Now if they had to admit that there's little "space jellyfish critter things" then that would mean life can be possible in an empty vacuum?
Now you see them trying to make everyone believe that there is no life on any of the planets after that small insignificant piece of info got out? It would be massive they would have a tsunami of people wanting the truth once and for all rather than this intricate web of lies and deceit that has all the "sheep people" backing up these lies
As they are followers of watever lies is being spouted by the person thats next up on the chain of coolness if you will?
The person that they respect and believe what they say is true, and "fashionable" to believe and do theyre just "keeping up with the jonesys" in material wealth and also what topics its safe to believe and speak about without being mocked!
Thats probably why they dont just come out with the truth, well one of the many reasons anyway?
Bohm, a leading expert in twentieth century plasma physics, observed in amazement that once electrons were in plasma, they stopped behaving like individuals and started behaving as if they were a part of a larger and interconnected whole. Although the individual movements of each electron appeared to be random, vast numbers of electrons were able to produce collective effects that were surprisingly well organized and appeared to behave like a life form. The plasma constantly regenerated itself and enclosed impurities in a wall in the same way that a biological organism, like the unicellular amoeba, might encase a foreign substance in a cyst. So amazed was Bohm by these life-like qualities that he later remarked that he frequently had the impression that the electron sea was "alive" and that plasma possessed some of the traits of living things. The debate on the existence of plasma-based life forms has been going on for more than 20 years ever since some models showed that plasma can mimic the functions of a primitive cell.
They can, for instance, divide to form copies of the original structure; which then interact to induce changes in their neighbors that evolve into other new structures. The less stable structures break down over time leaving behind only the structures that are most adapted to the environment. "These complex, self-organized plasma structures exhibit all the necessary properties to qualify them as candidates for inorganic living matter", says Tsytovich, "they are autonomous, they reproduce and they evolve".
He adds that the ionized conditions needed to form these helical structures are common in outer space.

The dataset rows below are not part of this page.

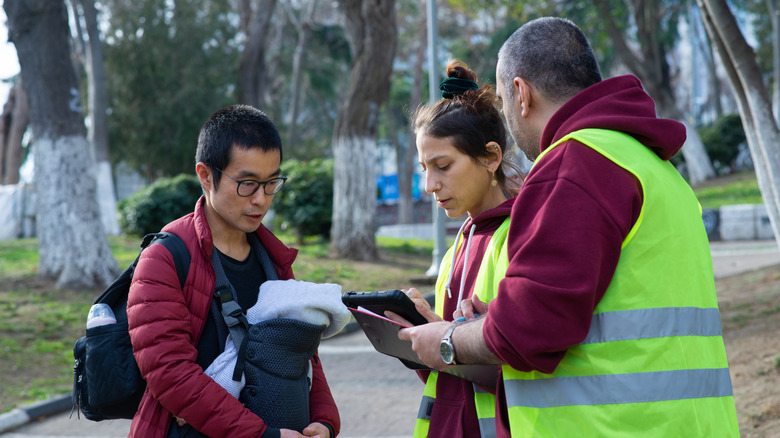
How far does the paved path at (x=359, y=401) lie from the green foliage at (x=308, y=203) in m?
6.71

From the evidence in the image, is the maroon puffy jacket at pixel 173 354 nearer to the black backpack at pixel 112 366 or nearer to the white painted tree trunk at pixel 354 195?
the black backpack at pixel 112 366

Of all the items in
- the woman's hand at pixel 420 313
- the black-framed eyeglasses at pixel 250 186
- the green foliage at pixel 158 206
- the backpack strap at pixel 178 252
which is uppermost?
the black-framed eyeglasses at pixel 250 186

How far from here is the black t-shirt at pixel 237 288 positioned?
2432mm

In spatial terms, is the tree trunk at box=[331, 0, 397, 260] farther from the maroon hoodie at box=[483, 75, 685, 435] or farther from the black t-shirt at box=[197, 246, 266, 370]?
the maroon hoodie at box=[483, 75, 685, 435]

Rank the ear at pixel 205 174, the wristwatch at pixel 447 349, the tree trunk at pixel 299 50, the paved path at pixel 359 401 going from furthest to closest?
the tree trunk at pixel 299 50
the paved path at pixel 359 401
the ear at pixel 205 174
the wristwatch at pixel 447 349

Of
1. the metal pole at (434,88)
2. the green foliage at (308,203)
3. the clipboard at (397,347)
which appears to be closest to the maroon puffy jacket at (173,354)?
the clipboard at (397,347)

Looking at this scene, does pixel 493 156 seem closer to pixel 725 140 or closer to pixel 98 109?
pixel 98 109

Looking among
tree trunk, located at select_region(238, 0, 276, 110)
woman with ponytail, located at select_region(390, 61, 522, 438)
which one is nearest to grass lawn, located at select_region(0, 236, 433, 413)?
woman with ponytail, located at select_region(390, 61, 522, 438)

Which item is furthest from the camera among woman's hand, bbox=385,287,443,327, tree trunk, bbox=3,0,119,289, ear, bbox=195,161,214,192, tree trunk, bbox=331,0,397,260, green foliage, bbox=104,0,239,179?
green foliage, bbox=104,0,239,179

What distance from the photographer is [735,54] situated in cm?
688

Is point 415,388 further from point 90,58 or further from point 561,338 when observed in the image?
point 90,58

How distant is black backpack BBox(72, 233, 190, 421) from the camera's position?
7.61ft

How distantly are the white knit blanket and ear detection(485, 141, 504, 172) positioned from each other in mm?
695

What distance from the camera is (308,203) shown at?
15602mm
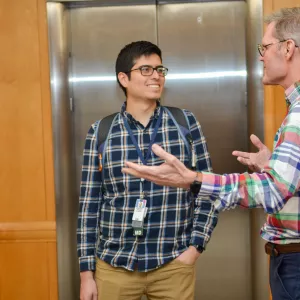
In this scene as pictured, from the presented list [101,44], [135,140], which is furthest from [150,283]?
[101,44]

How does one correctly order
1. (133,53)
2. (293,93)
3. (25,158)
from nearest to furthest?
(293,93) → (133,53) → (25,158)

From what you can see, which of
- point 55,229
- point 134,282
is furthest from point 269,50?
point 55,229

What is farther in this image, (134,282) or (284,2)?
(284,2)

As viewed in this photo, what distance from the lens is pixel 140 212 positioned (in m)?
2.38

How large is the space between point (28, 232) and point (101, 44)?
145 centimetres

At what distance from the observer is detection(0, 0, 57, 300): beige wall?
3.62 m

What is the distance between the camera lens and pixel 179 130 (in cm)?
253

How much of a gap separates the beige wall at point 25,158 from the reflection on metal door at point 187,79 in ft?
0.36

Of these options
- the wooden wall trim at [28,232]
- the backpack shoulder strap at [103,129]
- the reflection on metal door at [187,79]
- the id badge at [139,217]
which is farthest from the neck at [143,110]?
the wooden wall trim at [28,232]

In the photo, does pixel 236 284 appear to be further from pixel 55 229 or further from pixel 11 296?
pixel 11 296

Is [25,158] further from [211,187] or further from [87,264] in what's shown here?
[211,187]

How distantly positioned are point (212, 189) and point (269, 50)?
660mm

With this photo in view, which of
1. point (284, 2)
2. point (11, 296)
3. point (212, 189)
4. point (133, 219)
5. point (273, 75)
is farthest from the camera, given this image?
point (11, 296)

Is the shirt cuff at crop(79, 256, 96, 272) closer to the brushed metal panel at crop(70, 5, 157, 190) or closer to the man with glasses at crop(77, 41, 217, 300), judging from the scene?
the man with glasses at crop(77, 41, 217, 300)
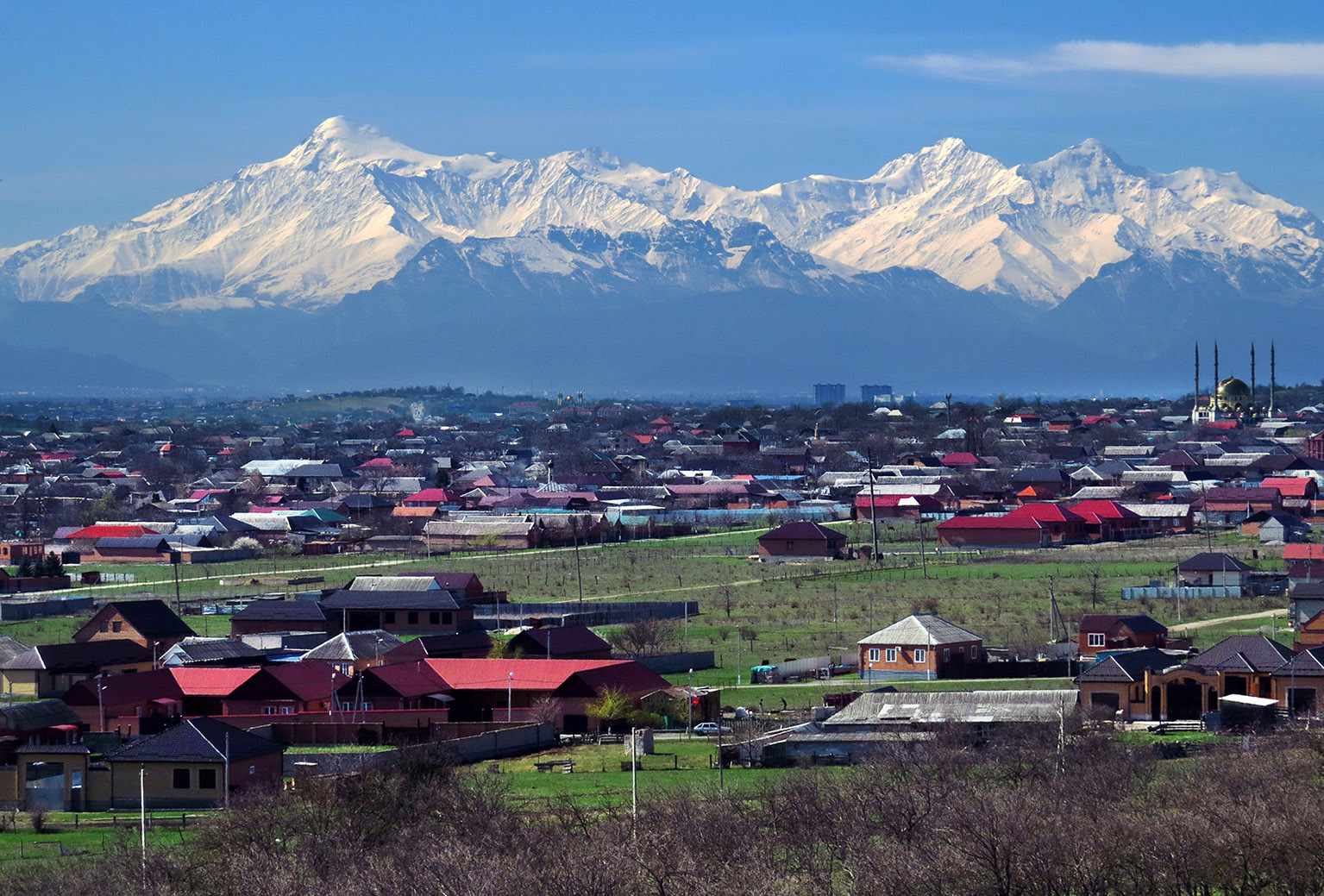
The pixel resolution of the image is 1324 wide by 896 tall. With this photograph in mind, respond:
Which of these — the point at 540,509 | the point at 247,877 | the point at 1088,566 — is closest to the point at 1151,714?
the point at 247,877

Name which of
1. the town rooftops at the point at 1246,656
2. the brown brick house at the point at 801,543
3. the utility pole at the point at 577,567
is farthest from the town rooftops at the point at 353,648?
the brown brick house at the point at 801,543

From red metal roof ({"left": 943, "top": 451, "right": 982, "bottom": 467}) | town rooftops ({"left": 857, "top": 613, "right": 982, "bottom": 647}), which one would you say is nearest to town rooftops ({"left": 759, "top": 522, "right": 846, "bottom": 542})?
town rooftops ({"left": 857, "top": 613, "right": 982, "bottom": 647})

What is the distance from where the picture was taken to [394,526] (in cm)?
9569

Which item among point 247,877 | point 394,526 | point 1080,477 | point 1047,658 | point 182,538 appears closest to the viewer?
point 247,877

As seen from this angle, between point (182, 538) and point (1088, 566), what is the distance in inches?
1432

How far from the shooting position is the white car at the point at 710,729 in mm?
42062

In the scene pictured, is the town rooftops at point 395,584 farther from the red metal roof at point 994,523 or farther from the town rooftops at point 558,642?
the red metal roof at point 994,523

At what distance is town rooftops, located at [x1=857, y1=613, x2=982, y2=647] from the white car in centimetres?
809

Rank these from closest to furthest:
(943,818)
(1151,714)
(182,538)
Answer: (943,818)
(1151,714)
(182,538)

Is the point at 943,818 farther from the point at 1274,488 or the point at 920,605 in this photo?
the point at 1274,488

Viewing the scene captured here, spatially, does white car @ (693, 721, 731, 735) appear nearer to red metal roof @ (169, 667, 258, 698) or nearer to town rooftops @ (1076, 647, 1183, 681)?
town rooftops @ (1076, 647, 1183, 681)

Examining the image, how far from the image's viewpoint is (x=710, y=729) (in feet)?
140

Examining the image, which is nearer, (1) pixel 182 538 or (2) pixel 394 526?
→ (1) pixel 182 538

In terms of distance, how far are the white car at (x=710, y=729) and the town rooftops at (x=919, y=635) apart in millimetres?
8093
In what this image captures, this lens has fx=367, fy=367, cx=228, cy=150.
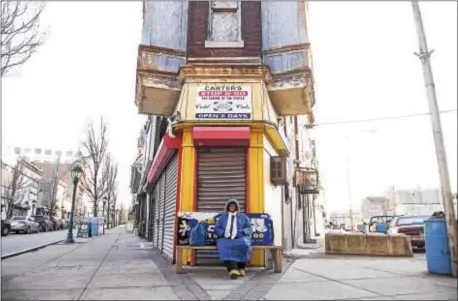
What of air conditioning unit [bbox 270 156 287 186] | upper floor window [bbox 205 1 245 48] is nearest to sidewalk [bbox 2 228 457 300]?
air conditioning unit [bbox 270 156 287 186]

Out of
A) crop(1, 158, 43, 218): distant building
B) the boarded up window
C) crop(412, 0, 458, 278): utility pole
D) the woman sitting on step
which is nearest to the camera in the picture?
crop(412, 0, 458, 278): utility pole

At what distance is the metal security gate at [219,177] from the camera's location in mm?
8516

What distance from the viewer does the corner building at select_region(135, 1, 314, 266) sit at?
8.52 metres

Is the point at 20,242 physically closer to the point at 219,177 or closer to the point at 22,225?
the point at 22,225

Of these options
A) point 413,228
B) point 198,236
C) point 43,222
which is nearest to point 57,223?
point 43,222

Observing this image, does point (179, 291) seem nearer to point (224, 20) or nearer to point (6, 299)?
point (6, 299)

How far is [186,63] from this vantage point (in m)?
9.55

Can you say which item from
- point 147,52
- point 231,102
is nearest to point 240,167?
point 231,102

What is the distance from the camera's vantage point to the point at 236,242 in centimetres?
683

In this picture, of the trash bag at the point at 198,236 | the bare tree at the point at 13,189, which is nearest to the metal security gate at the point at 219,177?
the trash bag at the point at 198,236

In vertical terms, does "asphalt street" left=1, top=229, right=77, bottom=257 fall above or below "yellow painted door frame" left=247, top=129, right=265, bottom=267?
below

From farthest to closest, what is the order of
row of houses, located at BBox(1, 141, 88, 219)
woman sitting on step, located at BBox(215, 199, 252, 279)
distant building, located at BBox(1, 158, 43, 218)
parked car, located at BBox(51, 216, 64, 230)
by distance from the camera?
parked car, located at BBox(51, 216, 64, 230) < row of houses, located at BBox(1, 141, 88, 219) < distant building, located at BBox(1, 158, 43, 218) < woman sitting on step, located at BBox(215, 199, 252, 279)

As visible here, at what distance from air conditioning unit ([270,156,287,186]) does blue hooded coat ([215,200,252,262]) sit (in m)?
2.57

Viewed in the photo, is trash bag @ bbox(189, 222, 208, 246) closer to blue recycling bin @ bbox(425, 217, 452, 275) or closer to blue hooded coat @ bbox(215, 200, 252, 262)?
blue hooded coat @ bbox(215, 200, 252, 262)
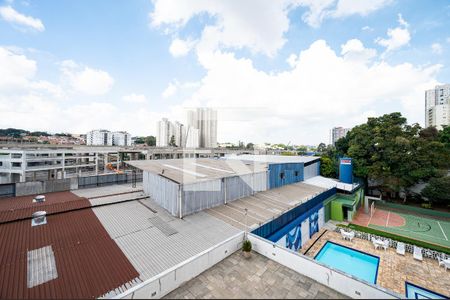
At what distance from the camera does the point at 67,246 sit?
8.36m

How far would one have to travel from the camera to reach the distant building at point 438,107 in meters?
71.6

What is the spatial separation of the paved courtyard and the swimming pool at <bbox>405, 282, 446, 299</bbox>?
7.14 meters

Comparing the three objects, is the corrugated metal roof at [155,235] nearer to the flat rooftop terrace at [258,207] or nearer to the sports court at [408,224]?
the flat rooftop terrace at [258,207]

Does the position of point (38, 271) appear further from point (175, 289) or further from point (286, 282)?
point (286, 282)

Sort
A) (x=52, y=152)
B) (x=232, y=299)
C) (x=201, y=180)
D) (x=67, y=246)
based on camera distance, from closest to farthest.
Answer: (x=232, y=299), (x=67, y=246), (x=201, y=180), (x=52, y=152)

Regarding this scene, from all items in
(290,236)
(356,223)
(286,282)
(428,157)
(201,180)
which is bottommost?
(356,223)

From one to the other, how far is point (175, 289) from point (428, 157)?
30.8 m

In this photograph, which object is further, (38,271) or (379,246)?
(379,246)

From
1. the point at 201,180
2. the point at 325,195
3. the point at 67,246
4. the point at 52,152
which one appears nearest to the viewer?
the point at 67,246

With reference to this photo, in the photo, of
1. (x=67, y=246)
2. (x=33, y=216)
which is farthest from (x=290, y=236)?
(x=33, y=216)

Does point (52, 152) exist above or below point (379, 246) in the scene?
above

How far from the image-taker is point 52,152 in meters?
36.1

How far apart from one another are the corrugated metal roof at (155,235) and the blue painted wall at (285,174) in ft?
32.2

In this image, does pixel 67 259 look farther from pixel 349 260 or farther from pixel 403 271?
pixel 403 271
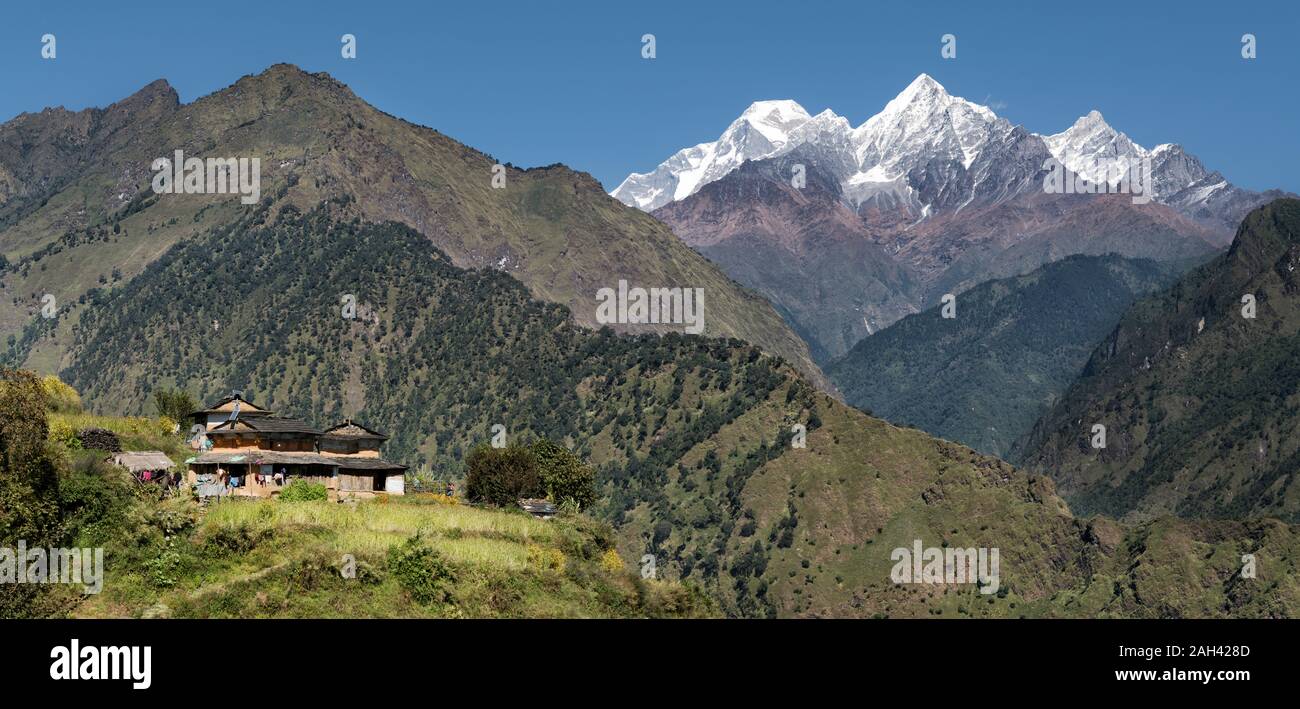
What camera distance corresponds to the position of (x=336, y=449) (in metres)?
90.6

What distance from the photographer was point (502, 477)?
106688 mm

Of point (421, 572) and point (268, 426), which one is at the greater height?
point (268, 426)

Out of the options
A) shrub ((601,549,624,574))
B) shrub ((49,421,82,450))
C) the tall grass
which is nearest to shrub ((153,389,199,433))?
shrub ((49,421,82,450))

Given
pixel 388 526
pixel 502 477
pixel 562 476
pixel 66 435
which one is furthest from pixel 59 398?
pixel 388 526

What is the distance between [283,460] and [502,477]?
88.6 feet

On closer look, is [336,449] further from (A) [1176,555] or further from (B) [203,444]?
(A) [1176,555]

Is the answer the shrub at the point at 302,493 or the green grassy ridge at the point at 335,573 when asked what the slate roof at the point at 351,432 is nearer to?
the shrub at the point at 302,493

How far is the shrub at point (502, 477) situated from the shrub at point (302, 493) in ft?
81.2

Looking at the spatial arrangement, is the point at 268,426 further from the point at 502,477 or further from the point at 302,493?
the point at 502,477

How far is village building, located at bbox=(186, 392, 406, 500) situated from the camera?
262 feet

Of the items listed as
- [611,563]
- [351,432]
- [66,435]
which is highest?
[66,435]

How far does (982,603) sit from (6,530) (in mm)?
131718
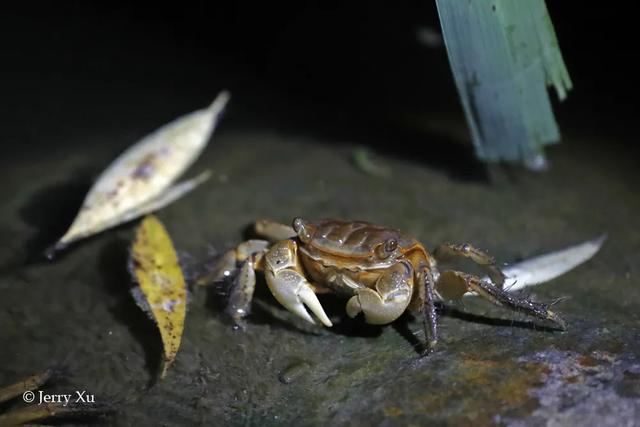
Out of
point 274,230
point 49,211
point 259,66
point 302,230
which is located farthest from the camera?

If that is so, then it will mean that plasma life forms are the most common life form in the universe, given that plasma makes up more than 99% of our visible universe which is almost everywhere ionized. This is in stark contrast to carbon-based life forms, which according to the Rare Earth hypothesis proposed by Peter Ward and Donald Brownlee, would be rare in the universe due to a number of factors - including the need for an acceptable range of temperatures to survive. Complex carbon based life may be as rare as solid rocky bodies like the Earth in the universe.